M.Kimoto et al.: "Identification of allergen in cereals and theirphypoall ergenization-II.Preparation of monoclonal antibodies against a wheat allergen."Ann.Report Interdiscipl.Res.Inst.Environ.Sci.. 18. 43-48 (1999)

M.Kimoto 等人：“谷物中过敏原的鉴定及其 phypoall ergenization-II。针对小麦过敏原的单克隆抗体的制备。”Ann.Report Interdiscipl.Res.Inst.Environ.Sci.. 18. 43-48 (1999

M.Kimoto et al.: "Identification of allergen in cereals and their hypoallergenization. II.Preparation of monoclonal antibodies agaist a wheat allergen."Ann.Report Interdiscipl. Res.Inst.Environ.Sci.. Vol.18. 43-48 (1999)

M.Kimoto 等人：“谷物中过敏原的鉴定及其低过敏性。II.针对小麦过敏原的单克隆抗体的制备。”Ann.Report Interdiscipl。

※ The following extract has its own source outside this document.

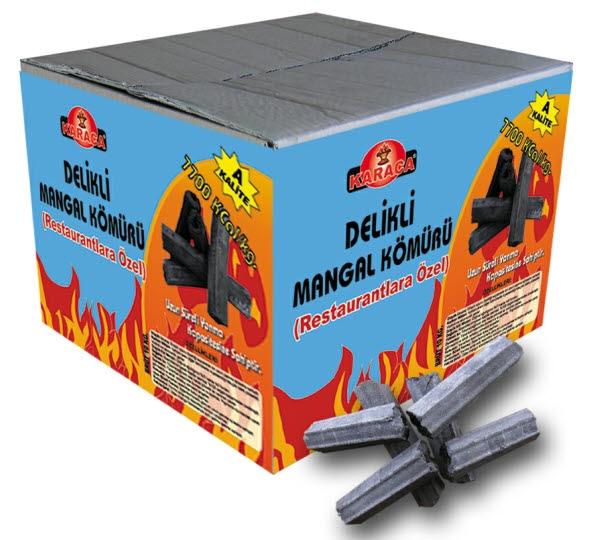 Mangal Kömürleri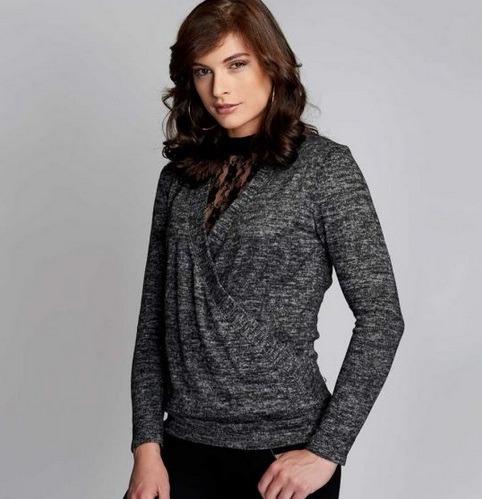 2fc4196b4 Blusa Para Dama Yaeli Fashion Gris Jaspe 182073 Pd.18.jm -   445.00 ...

M.Kimoto et al.: "Identification of allergen in cereals and their hypoallergenization. II. Preparation of monoclonal antibodies against a wheat allergen, Tri a Bd 17K."Ann.Report Interdiscipl.Res.Inst.Environ.Sci.. 18. 43-48 (1999)

M.Kimoto 等人：“谷物中过敏原的鉴定及其低过敏性。II.针对小麦过敏原 Tri a Bd 17K 的单克隆抗体的制备。”Ann.Report Interdiscipl.Res.Inst.Environ.Sci.. 18。